* **Required task 1**: Reproduce word for word the stretch of the DatArcs Optimizer tutorial from "How to tune" through "dynamic tuning automatically.".
* **Required task 2**: Continue the DatArcs Optimizer tutorial from its last line onward.

** start Passage provided **

How to tune applications with DatArcs Optimizer

Seldomly do application developers know exactly how users will use their applications. In order to maximize performance, developers tune their applications according to synthetic loads and use cases.

Some applications have dynamic tuning capabilities, such as in databases, where the application behavior can change in response to the applied load. While this technique is beneficial, it is time-consuming to develop and may not capture all the important use-cases.

Starting with version 0.10 of DatArcs Optimizer, application developers can perform dynamic tuning automatically.

In this post, we’ll show how this can be done using an example application written in bash.

Tuning a simple application – one knob and one metric

Below is an example application that has one knob that controls its behavior and one metric that describes its performance. The knob integer value is communicated via a file named “knob”, and the metric integer value is communicated via a file named “metric”.

#!/bin/bash
while true ; do
        knob=`cat knob`
        metric=$(( 50 - (knob-7) * (knob-7) ))
        echo "$metric" | tee metric.tmp
        mv metric.tmp metric
        sleep 0.2
done

Passing knob and metric values via files as we did above is not recommended unless proper lock mechanisms are used. We did it here only to keep the example simple.

We’ll now write a plugin to DatArcs Optimizer that will sample “metric” and feed it into Optimizer as a metric with the name: “example_app.my_target_metric”. To do this, we’ll write a new C++ class that inherits from MetricsPlugin defined in metricsPlugin.h provided with Optimizer. The constructor defines the metrics, and sample_system() samples the metrics and feeds them to Optimizer.

#include <fstream>
#include "metricsPlugin.h"

class examplePlugin : public MetricsPlugin {
public:
        examplePlugin();
        ~examplePlugin() {};
        void sample_system(MetricsPluginData *current_values);
        std::string get_name() {return "example_app";};
private:
        MetricsPlugin::Metric m_target_metric;
};

examplePlugin::examplePlugin() {
        m_target_metric.name="my_target_metric";
        m_target_metric.aggregated=false;
}

void examplePlugin::sample_system(MetricsPluginData *current_values) {
        std::ifstream f("metric");
        int metric_val;
        f >> metric_val;
        current_values->insert(m_target_metric,metric_val);
}

extern "C" MetricsPlugin* create_object() {
        return new examplePlugin;
}

extern "C" void destroy_object( MetricsPlugin* object ) {
        delete (examplePlugin *) object;
}

We then compile the plugin as follows:

$ gcc -c -fpic example_app_plugin.cpp
$ gcc -shared -o libexampleplugin.so example_app_plugin.o

Putting everything together via the knobs.yaml configuration file:

domain:
  common:
    knobs:
      my_knob:
        options: [0,4,8,12]
        get_script: "cat knob"

** end Passage provided **
** start Recorded information **

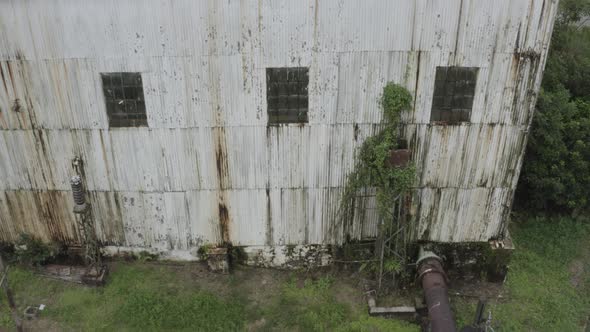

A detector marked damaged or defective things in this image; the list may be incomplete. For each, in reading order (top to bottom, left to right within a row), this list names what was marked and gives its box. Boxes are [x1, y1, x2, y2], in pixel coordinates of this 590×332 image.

rusty metal panel [0, 0, 560, 250]
rusty pipe [416, 249, 458, 332]
rusted metal bar [416, 249, 458, 332]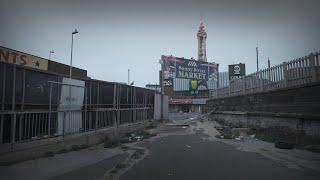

** end Recorded information **

* **Task output 1**:
How to tune applications with DatArcs Optimizer

Seldomly do application developers know exactly how users will use their applications. In order to maximize performance, developers tune their applications according to synthetic loads and use cases.

Some applications have dynamic tuning capabilities, such as in databases, where the application behavior can change in response to the applied load. While this technique is beneficial, it is time-consuming to develop and may not capture all the important use-cases.

Starting with version 0.10 of DatArcs Optimizer, application developers can perform dynamic tuning automatically.

* **Task output 2**:
        set_script: "echo $value > knob"
    metrics:
      include: [example_app.*]
      target: example_app.my_target_metric
      plugins: [libexampleplugin.so]

We’ll start with a knob value of 0:

$ echo 0 > knob

We’re now ready to start tuning:

$ datarcs-optimizer --knobs=no-embedded --knobs=knobs.yaml

Optimizer will now attempt to find the optimal knob value from the possible options 0,4,8,12. The target metric as a function of time is plotted below:

It took Optimizer around 90 seconds to properly tune our simple application and give it a 49x boost in its target metric.

Applications with phases

We’ve shown above a very simplistic example of an application. In reality, applications have phases, and in each phase the behavior of the application may be different. We’ll add phases to our simple bash application:

#!/bin/bash
phase=0
counter=0
while true ; do
        ((counter++))
        if [ $counter -ge 150 ] ; then
                phase=$(( (phase + 1) % 2 ))
                counter=0
        fi
        max=$((5+phase*2))
        knob=`cat knob`
        metric=$(( 50 - (knob-max) * (knob-max) ))
        echo -e "${metric}\n${phase}" | tee metric.tmp
        mv metric.tmp metric
        sleep 0.2
done

In the revised application, we have two phases, as follows:

Phase Target metric (x = knob value)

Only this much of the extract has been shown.